# Required work
Using the entries that follow, establish how many lines contain the word "site" and give only that figure.

# Extracted information
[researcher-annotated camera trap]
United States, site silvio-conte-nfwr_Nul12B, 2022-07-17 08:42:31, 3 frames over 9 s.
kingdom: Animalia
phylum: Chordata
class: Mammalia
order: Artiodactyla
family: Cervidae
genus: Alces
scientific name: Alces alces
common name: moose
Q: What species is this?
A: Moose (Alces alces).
==
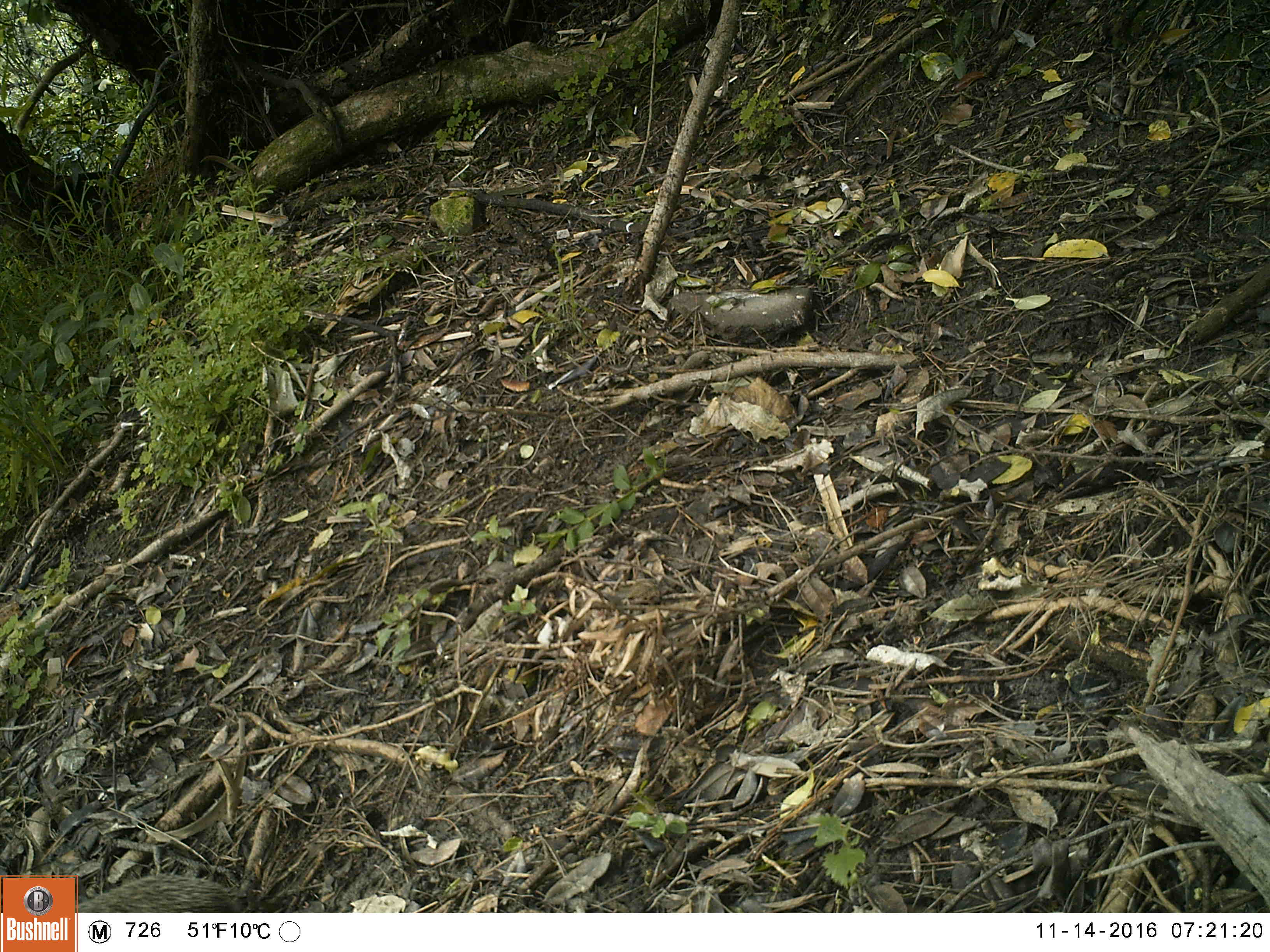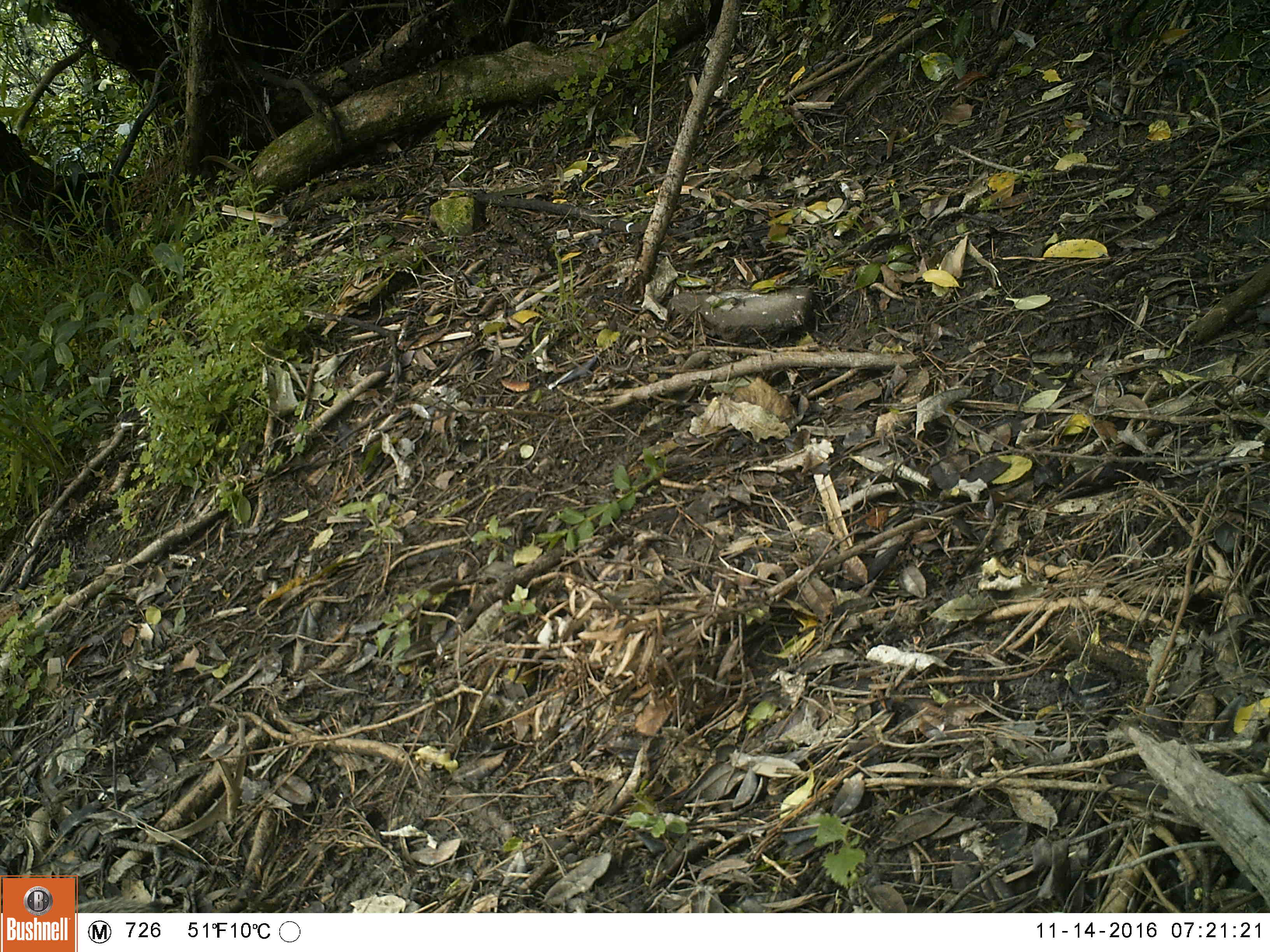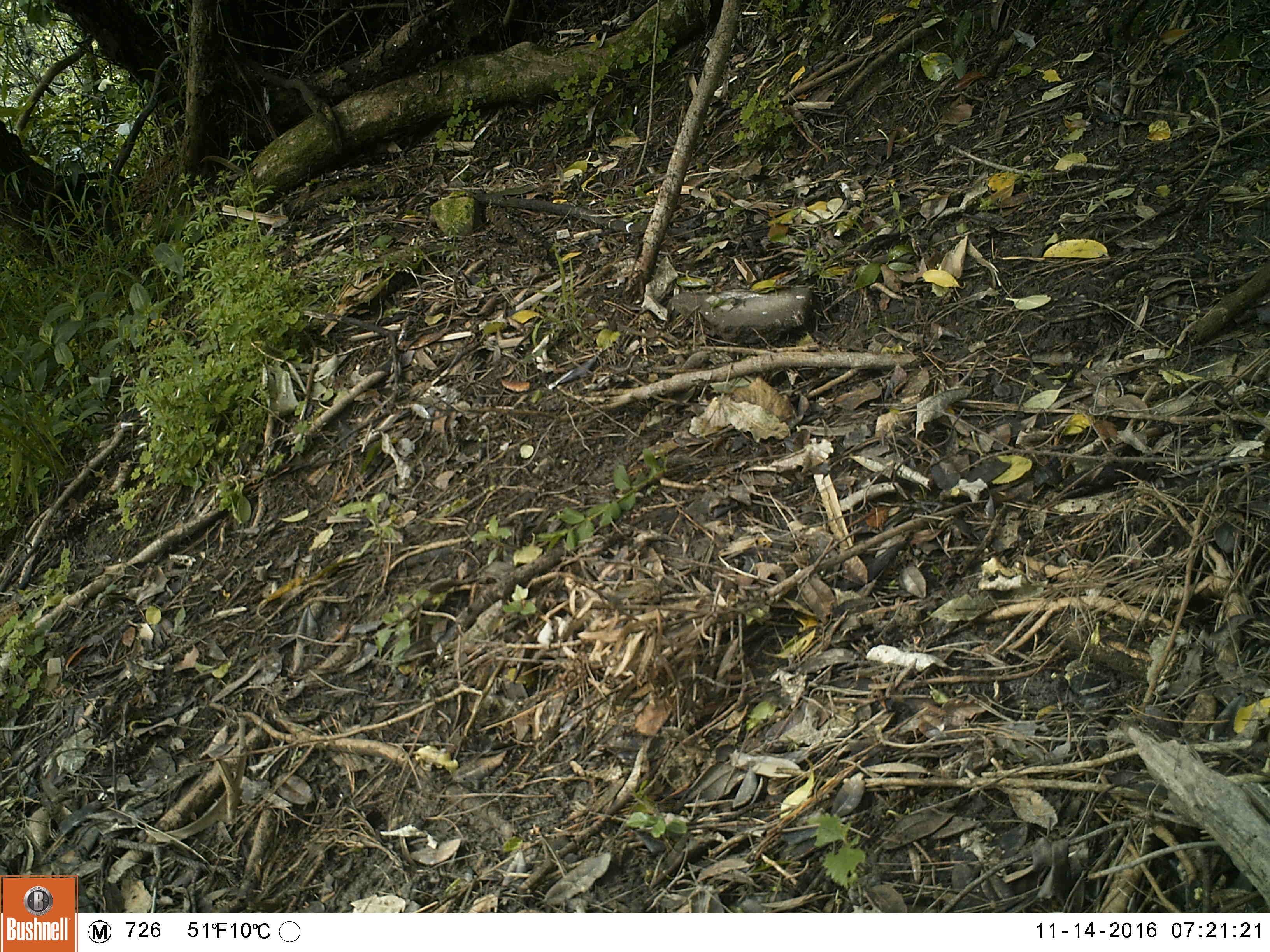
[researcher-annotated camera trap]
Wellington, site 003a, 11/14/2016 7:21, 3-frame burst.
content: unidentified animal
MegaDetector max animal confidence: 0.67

# Task answer
2